ActiveState today announced the availability of their secure build service, which is a key component of the ActiveState Platform and implements the most Supply Chain Levels for Software Artifacts (SLSA) Level 4 controls of any publicly available build platform. SLSA, as defined by slsa.dev, is “a security framework, a checklist of standards and controls for preventing tampering, improving integrity, and securing packages and infrastructure in your projects, businesses, or enterprises It’s how you go from being safe enough to being as resilient as possible at any point along the chain.”
According to the findings of ActiveState’s Supply Chain Security survey, far too many organisations (of all sizes) continue to implicitly trust open source language repositories, despite the fact that they provide no assurance of security or integrity for the millions of third-party software assets they provide to software developers.
The ActiveState Platform secure build service implements the controls for generating SLSA level 4 artefacts for open source components.
- Is everything scripted and automated?
- Create an authenticated provenance
- Provide source auditability and provenance integrity, respectively.
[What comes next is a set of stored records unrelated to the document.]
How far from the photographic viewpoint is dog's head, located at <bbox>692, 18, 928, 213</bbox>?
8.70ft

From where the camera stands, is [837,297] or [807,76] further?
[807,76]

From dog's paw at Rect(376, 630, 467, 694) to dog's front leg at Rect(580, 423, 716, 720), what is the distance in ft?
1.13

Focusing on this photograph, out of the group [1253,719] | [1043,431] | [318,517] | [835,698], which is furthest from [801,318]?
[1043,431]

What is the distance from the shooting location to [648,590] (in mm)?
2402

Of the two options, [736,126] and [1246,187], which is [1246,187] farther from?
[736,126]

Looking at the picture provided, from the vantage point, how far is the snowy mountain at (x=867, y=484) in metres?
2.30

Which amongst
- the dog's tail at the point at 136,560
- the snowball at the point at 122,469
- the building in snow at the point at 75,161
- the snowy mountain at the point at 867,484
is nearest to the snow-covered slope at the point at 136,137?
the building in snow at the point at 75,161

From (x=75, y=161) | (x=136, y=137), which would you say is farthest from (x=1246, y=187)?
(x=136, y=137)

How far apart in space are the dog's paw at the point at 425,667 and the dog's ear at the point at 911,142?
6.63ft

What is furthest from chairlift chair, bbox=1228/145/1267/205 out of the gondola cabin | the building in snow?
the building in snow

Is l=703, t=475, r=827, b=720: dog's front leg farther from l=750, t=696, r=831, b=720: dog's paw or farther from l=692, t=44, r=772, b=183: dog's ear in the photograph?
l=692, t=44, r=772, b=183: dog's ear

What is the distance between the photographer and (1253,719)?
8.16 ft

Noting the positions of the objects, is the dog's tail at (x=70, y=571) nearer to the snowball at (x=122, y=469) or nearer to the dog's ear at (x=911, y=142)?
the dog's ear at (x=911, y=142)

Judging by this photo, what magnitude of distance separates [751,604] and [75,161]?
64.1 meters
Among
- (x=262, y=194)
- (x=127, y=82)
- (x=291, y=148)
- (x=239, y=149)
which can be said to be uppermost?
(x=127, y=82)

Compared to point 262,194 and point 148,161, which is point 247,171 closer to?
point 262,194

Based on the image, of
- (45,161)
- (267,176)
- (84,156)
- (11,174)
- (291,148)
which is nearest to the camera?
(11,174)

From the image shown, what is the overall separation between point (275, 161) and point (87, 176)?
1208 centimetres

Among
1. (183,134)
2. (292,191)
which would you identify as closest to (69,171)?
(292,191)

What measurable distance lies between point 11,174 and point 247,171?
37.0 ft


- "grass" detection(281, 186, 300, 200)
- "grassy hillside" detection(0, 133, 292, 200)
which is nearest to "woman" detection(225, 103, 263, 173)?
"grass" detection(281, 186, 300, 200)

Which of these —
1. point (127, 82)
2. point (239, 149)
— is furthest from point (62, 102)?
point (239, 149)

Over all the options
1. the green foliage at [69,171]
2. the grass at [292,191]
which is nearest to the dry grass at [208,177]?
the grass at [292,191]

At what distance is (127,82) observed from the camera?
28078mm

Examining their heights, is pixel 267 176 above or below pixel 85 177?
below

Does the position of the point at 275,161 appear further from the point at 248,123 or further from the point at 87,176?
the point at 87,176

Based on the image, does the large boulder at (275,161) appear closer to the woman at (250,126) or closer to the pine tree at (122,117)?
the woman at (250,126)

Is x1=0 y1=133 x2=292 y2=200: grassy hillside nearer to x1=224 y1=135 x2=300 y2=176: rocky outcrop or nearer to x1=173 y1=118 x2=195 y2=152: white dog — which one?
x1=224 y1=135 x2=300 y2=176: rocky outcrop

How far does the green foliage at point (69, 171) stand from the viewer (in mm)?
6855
- Isolated, ephemeral, hermetic, and reproducible structures
ActiveState combines these controls with its proprietary open source management capabilities to provide comprehensive software supply chain security, which includes:
- Automated, tamper-proof builds of open source language dependencies, including native libraries, from source code
- A perpetual source code catalogue that ensures build reproducibility even if dependencies are deleted or corrupted in public repositories.
- Enriched dependency metadata, including vulnerability and licencing information
- Signed artefacts, ensuring that they have not been tampered with
- Optional distribution from an ActiveState Artifact Repository
This means that DevOps now has a trusted vendor for open source supply chain management to use instead of establishing their own supply chains, which are time-consuming and inherently insecure.
The ActiveState Platform secure build service adheres to SLSA Level 4 standards, allowing DevOps to significantly reduce the risk and cost of securing their software supply chain while ensuring the security and integrity of the products and services they develop.